Which Way Is Ever After?

by A. Ashkanani, flickr.com

It’s the mushy month. Love and all that… And I was thinking, ‘I should find a good love story to celebrate Valentine’s Day properly.’ Nyah, nothing with a sappy name this time. They bother me. I know there’s something wrong with a Gaskell’s North and South/Austen’s Pride and Prejudice fanatic who doesn’t devour those confectionary titles like a big goblet of dark chocolate mousse, but I have difficulty reading a book that’s embarrassing to name aloud. (“Oh, I’m reading, ‘Love’s Endless Flowing Tragic Quest of Angst,’ you?”) It reminds me of Gilbert’s down-to-earth remark to Anne Shirley about her flowery romances. He tells her, “Nobody talks like that in real life.”*

Still, I believe there’s nothing like a good love story, and romances aren’t necessarily good love stories. Take Tolkien’s Return of the King as an example. It wasn’t a romance, but the love stories are mint. The relationship dynamics are what intrigue me most, I guess. Whatever my current writing obsession, I find myself watching my protagonist develop, placing certain situations before him or her to see what the reaction will be. As a reader, I like book characters that give me the impression I’ve met them before. I’m the Bildungsroman sci-fantasy sort, add a side of love story.
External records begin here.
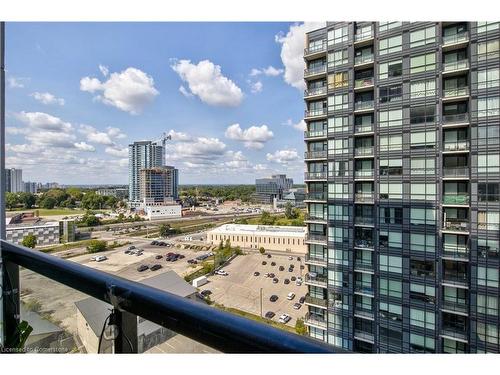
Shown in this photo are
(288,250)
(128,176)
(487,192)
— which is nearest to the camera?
(487,192)

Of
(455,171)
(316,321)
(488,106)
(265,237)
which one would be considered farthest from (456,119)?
(265,237)

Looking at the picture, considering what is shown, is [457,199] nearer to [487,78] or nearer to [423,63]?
[487,78]

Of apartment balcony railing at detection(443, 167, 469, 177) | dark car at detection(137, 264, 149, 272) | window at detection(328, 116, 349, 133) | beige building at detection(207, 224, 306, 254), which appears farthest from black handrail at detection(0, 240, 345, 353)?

Because of this, a tale about a woman who is thawed into falling in love with some non-confrontational, gorgeously handsome man, who waits all through the book for her to notice him, has no appeal. I think I prefer reading about a confrontational, ugly guy who goes through his own metamorphosis. (Have I been conditioned to correlate male attractiveness with spineless drooling? Hm…)

How about the male love interest who makes the heroine eat her words? Well, he ought to be gentlemanly about it when she does, of course. But I’m not completely a Taming of the Shrew fan because it lends itself to the opposite extreme, toward berating or abusing womankind.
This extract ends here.